In [14]:
import pandas as pd, dill as pickle, os
from utils.calculateConstants import *
from utils.util import getTopLevelPath
from utils.elevation import getStationElevations, getStationElevationCircles
from datetime import date
from tqdm.notebook import tqdm, trange

In [2]:
folder_path =  getTopLevelPath() + 'data/'
stationsLonLatXY_path = folder_path + 'Measured/stationsLonLatXY.pkl'
measured_path = folder_path + 'Measured/Processed/' + max(os.listdir(folder_path + 'Measured/Processed/'), key = lambda f: os.path.getmtime(folder_path + 'Measured/Processed/' + f))
reanalysis_path = folder_path + 'Reanalysis/' + max([file for file in os.listdir(folder_path + 'Reanalysis/') if file.endswith('.feather')], key = lambda f: os.path.getmtime(folder_path + 'Reanalysis/' + f))
elevation_path = folder_path + "Elevation/IslandsDEMv1.0_20x20m_isn93_zmasl.tif"

se = getStationElevations()
ec = getStationElevationCircles()

today = date.today().strftime("%Y-%m-%d")
outputpath = folder_path + f'Model/data_{today}.feather'
outputpath_for_errors = folder_path + f'Model/Errors/error_{today}.feather'

In [3]:
def addLonLatXYtoMeasured(df, stationsLonLatXY_path = stationsLonLatXY_path):
    with open(stationsLonLatXY_path, 'rb') as f:
        stationsLonLatXY = pickle.load(f)
    def get_lon_lat_X_Y(stod):
        return stationsLonLatXY.get(stod, (np.nan, np.nan, np.nan, np.nan))

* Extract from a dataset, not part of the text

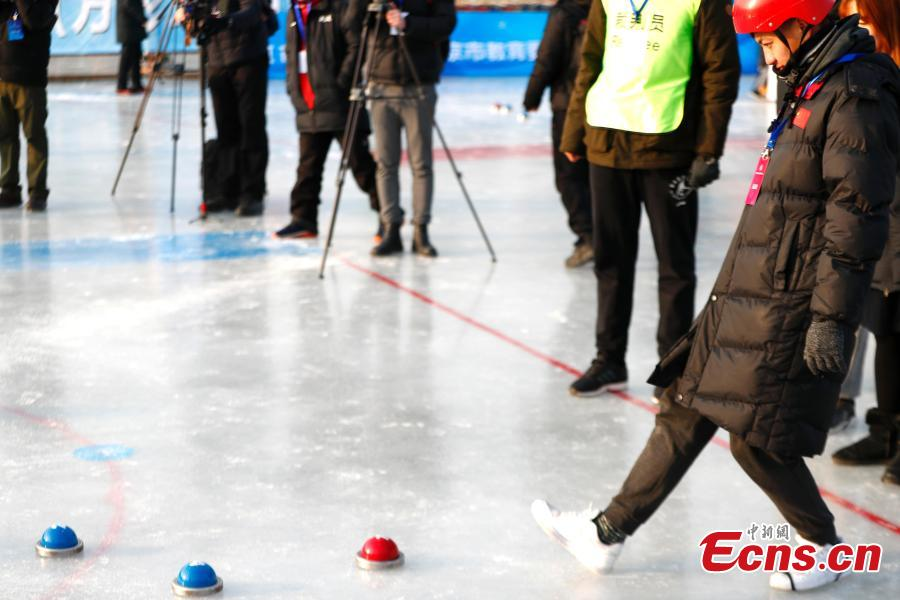 Players compete in cuju, an ancient Chinese football game, during the first Beijing Winter Games held at Houhai Ice Arena in Beijing, Jan. 10, 2019. More than 180 participants on 16 teams representing all districts in the capital city joined the competition. Playing cuju on ice has long been a traditional folk sport in Beijing. (Photo: China News Service/Fu Tian)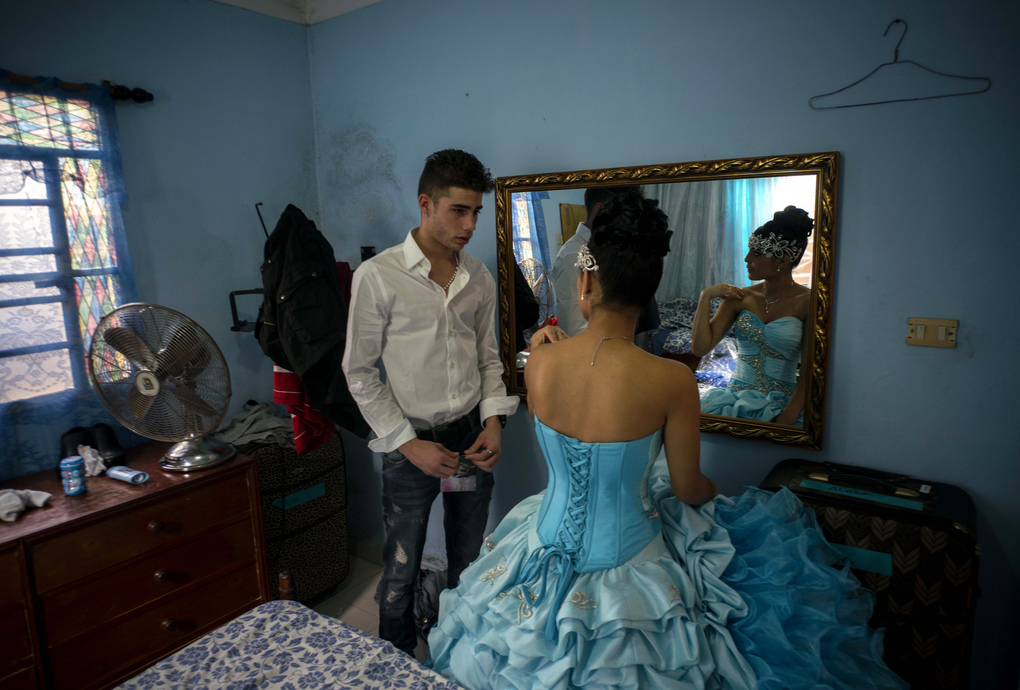 """In this Dec. 20, 2015 photo, Daniela Santos Torres, 15, speaks with her boyfriend Erick before her quinceanera party in the town of Punta Brava near Havana, Cuba. Daniela left Cuba when she was 3, returning in December for her quinceanera photos and party. She now lives in Glendale, Arizona, where her father runs a home remodeling business. She said returning to Cuba for her celebration was """"a dream,"""" allowing her to include her extended family and friends on the island. (AP Photo/Ramon Espinosa)"""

    lon, lat, X, Y = zip(*df.stod.map(get_lon_lat_X_Y))
    df['lon'], df['lat'], df['X'], df['Y'] = lon, lat, X, Y
    return df

In [4]:
def addStationToReanalysis(df, stationnsLonLatXY_path = stationsLonLatXY_path):
    df['LonLat'] = list(zip(df.lon, df.lat))
    with open(stationsLonLatXY_path, 'rb') as f:
        stationsLonLatXY = pickle.load(f)
    inv = {v[:2]: k for k, v in stationsLonLatXY.items()}
    def getStation(lonlat):
        return inv.get(lonlat, (np.nan))
    tqdm.pandas(desc = "Adding stations to reanalysis...")
    df['stod'] = df.LonLat.progress_map(getStation)

    return df

In [5]:
def addElevationCircles(stod):
    return ec[stod]

In [6]:
def addStationElevations(stod):
    return se[stod]

In [7]:
def addElevation(df):
    df['XYd'] = list(zip(df.X, df.Y, df.d))
    tqdm.pandas(desc = 'Adding station elevations...')
    df['station_elevation'] = df.stod.progress_map(addStationElevations)
    tqdm.pandas(desc = 'Adding landscape elevation...')
    ec = getStationElevationCircles()
    df['elevations']  = df.stod.progress_map(addElevationCircles)
    df = df.drop(['XYd'], axis = 1)

    return df

In [8]:
def prepareMeasurements(df, stationsLonLatXY_path, decimal_places = 4):
    df = df.drop(['dsdev'], axis = 1)
    df = df.rename(columns = {'timi':'time'})
    df = addLonLatXYtoMeasured(df)
    df = addElevation(df)
    df = df.round(decimal_places)
    return df

In [9]:
def prepareRenalysis(df, decimal_places = 4):
    df = df.rename(columns = {'Wind speed':'ws', 'Wind direction': 'wd', 'Pressure':'p', 'Temperature':'t'})
    df = df.drop_duplicates(subset=['lon', 'lat', 'time', 'height_level'])
    df = df.pivot(index = ['lon', 'lat', 'time'], columns = 'height_level')
    df = df.drop(columns='yr_month')
    df.columns = [f'{col[0]}_{col[1]}' for col in df.columns]
    df = df.reset_index()
    df = addStationToReanalysis(df)
    df.time = pd.to_datetime(df.time)
    df = df.round(decimal_places)
    tqdm.pandas(desc='Creating new column to calculate constants')
    df['cc'] = list(zip(df.t_15, df.t_250, df.t_500, df.p_15, df.p_250, df.p_500, df.ws_15, df.ws_250, df.ws_500))
    tqdm.pandas(desc='Calculating Richardson number...')
    df[['Ri_01', 'Ri_12', 'Ri_02']] = df.cc.progress_map(rowRichardson).to_list()    
    tqdm.pandas(desc='Calculating Brunt Vaisala Squared...')
    df[['N_01_squared', 'N_12_squared', 'N_02_squared']] = df.cc.progress_map(rowBruntVaisalaSquared).to_list()
    return df

In [None]:
def merge_large_dataframes(df1, df2, chunk_size=int(5e5)):
    # Determine the total number of chunks based on the chunk size
    num_chunks = (len(df1) // chunk_size) + 1

    # Initialize an empty list to store merged chunks
    merged_chunks = []

    # Iterate over chunks of the first DataFrame
    for i in trange(num_chunks):
        start_idx = i * chunk_size
        end_idx = min((i + 1) * chunk_size, len(df1))
        chunk_df1 = df1.iloc[start_idx:end_idx]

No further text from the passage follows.